Bipedal robots could explore Mars one day. But first they’re teaching scientists at Caltech’s Amber Lab important lessons about helping humans here on Earth.
Watching a robot trip and fall makes my heart sink. The worst part about it? I’m the one responsible.
I’m standing in a Pasadena, California, lab filled with bipedal (or two legged) robots. A researcher challenges me to try and trip a 5-foot, semihumanoid robot called Amber that’s walking on a treadmill. It’s attached with a rope to a railing above as it walks in place, so it’s only going to fall forward or backward if I’m too heavy-handed.
Video: Inside the lab that makes robots walk like humans
Still, it feels cruel, even though I know the robot doesn’t have feelings. Gingerly, I stick my hand out in front of Amber’s right leg and watch as it stumbles and loses its footing, just like I would if I accidentally kicked something in my path. To my surprise, the robot recovers and keeps on walking at the same steady pace like nothing ever happened.

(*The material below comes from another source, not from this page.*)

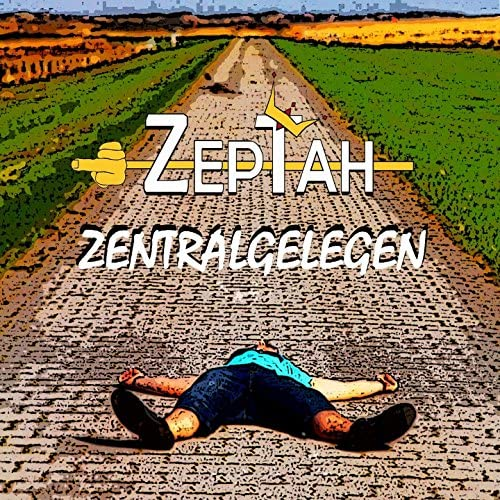 Zeptah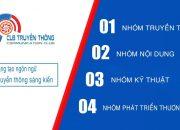 CLB TRUYỀN THÔNG – TRƯỜNG ĐẠI HỌC TRÀ VINH (21-12-2017)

Next, I push its torso with a long metal ruler. The robot recovers again.
This process might sound mean, but it’s what researchers at Caltech’s Amber Lab call disturbance testing. It’s all part of understanding how robots walk.
Ph.D. student Wenlong Ma demonstrates how he performs disturbance testing on the robot. He has designed controllers that help the robot recover when it encounters unplanned scenarios (like being poked with a long ruler).

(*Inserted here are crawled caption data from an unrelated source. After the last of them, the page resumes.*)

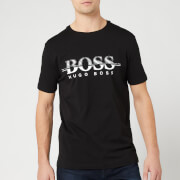 BOSS Hugo Boss Men's T-Shirt 6 - Black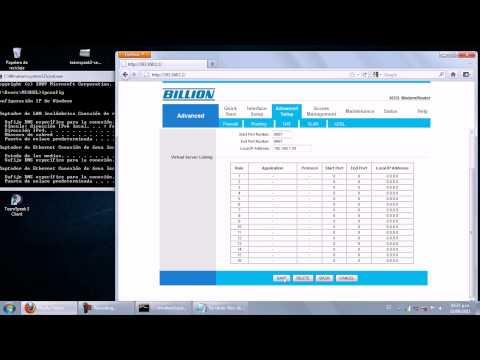 CONFIGURAR PC- Abrir puertos a modem o router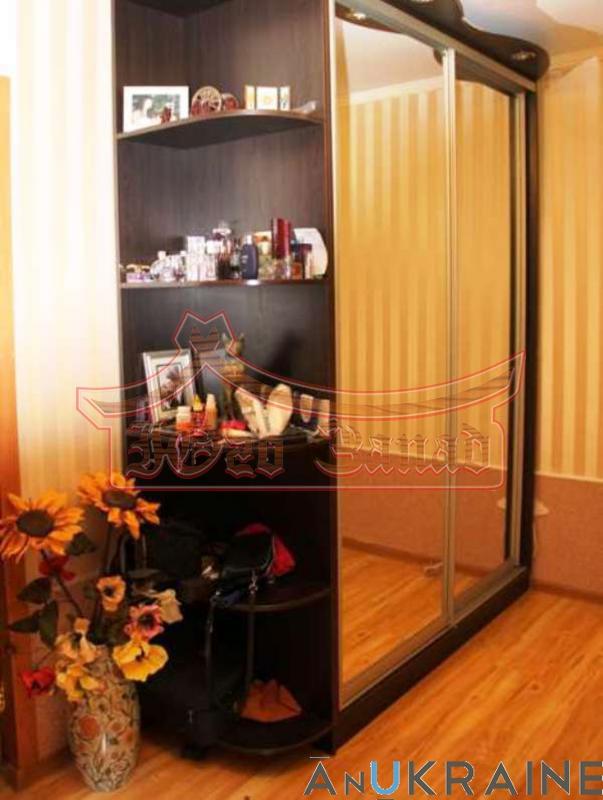 2 комнатная квартира ул.Люстдорфская дорога/Женская консультация   Агентство недвижимости Юго-Запад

We’re used to seeing robots from companies like Boston Dynamics run, jump and even do parkour. But the robots at the Amber Lab aren’t just about performing fancy tricks. By understanding how robots locomote, researchers at the lab can directly translate that to devices that help people with walking difficulties. Or people who can’t walk at all.
“Every time we achieve a behavior like walking or running, we’d like to put that on a prosthetic device and ultimately an exoskeleton for a paraplegic,” says Dr. Aaron D. Ames, Bren professor of mechanical and civil engineering at Caltech who leads the Amber Lab. The lab’s main focus is experimental research in bipedal robotics. “We would like to have [a paraplegic] get up and walk with the same kind of algorithms that we’re using on our walking robots.”
Rather than trying to emulate or mirror human behaviors on a robot, Ames and his team are trying to understand the mathematics of locomotion. So if the robot falls, the researchers don’t just try to adjust settings on the bot to make it work. “We come back to the basic science and then iterate through the math and the algorithms to try it again,” he says.
The robots use electric motors rather than hydraulics, which give them subtle actuations that make them more suited to being used as assistive devices.
One of the prosthetics developed at the lab is the Ampro 3. It’s a powered, transfemoral (above the knee) prosthesis with two degrees of freedom at the ankle, designed to make people walk better than with existing devices. I watch as Ph.D. student Rachel Gehlhar demonstrates what it’s like to walk around with Ampro. An inertial measurement unit (IMU) modulates the movement of the synthetic leg based on how fast the wearer walks. So if Gehlhar walks faster, Ampro will also speed up.
The Ampro 3 weighs around 11 to 12 pounds, a little more than the weight of a human lower leg.
Large windows line the hallway alongside the Amber Lab, so passers-by can get a good look at how students build and test the robots. The lab itself is about the size of two large rooms, with a workspace on one side where students do a lot of the engineering work. There are four main robots being worked on during my visit: a hopping robot attached to guard rails; Amber; Ampro; and Cassie, an untethered bipedal robot that moves in three dimensions. On the other side of the lab, there’s a giant treadmill built into the floor that can reach speeds of up to 40 miles per hour for more extreme testing scenarios.
The long-term outlook for the robots at the Amber Lab is to have them traverse the same sorts of terrain as humans. Similar research is being conducted at places including the Florida Institute for Human & Machine Control on robotic parts that can withstand rugged terrain.
Indoors, all robots really have to deal with is flat treadmills or gentle slopes. But out in the real world, the ground isn’t uniform. Dirt is uneven and sand unstable.
That’s what robots like Cassie are designed to tackle. Developed by Agility Robotics, is used by students and researchers at the lab to understand how walking algorithms translate outdoors.
Cassie’s walking controllers designed by researchers at Caltech allow the robot to walk outside and travel on uneven surfaces like sidewalks, grass and dirt.
Cassie is still far off from being able to tackle snow or really challenging terrain. But Ames and his team are making progress in transitioning robots from controlled environments in the lab to the real world.
When bipedal robots are truly able to achieve autonomous locomotion over long distances, they could be used for exploring extreme environments — like the surface of Mars.
“It’s that idea of getting robots into doing things that are sort of at the apex of human capability, whether it’s handling different terrain, or moving very quickly,” says Ames. “Those are kind of the two fronts, I think, as a robotic community we are shooting for.”
As for visions of robotics from science fiction, Ames cites Isaac Asimov’s I, Robot stories as the version he wants to bring to reality.
“They’re not the scary Terminator. They’re actually there to make our lives better.”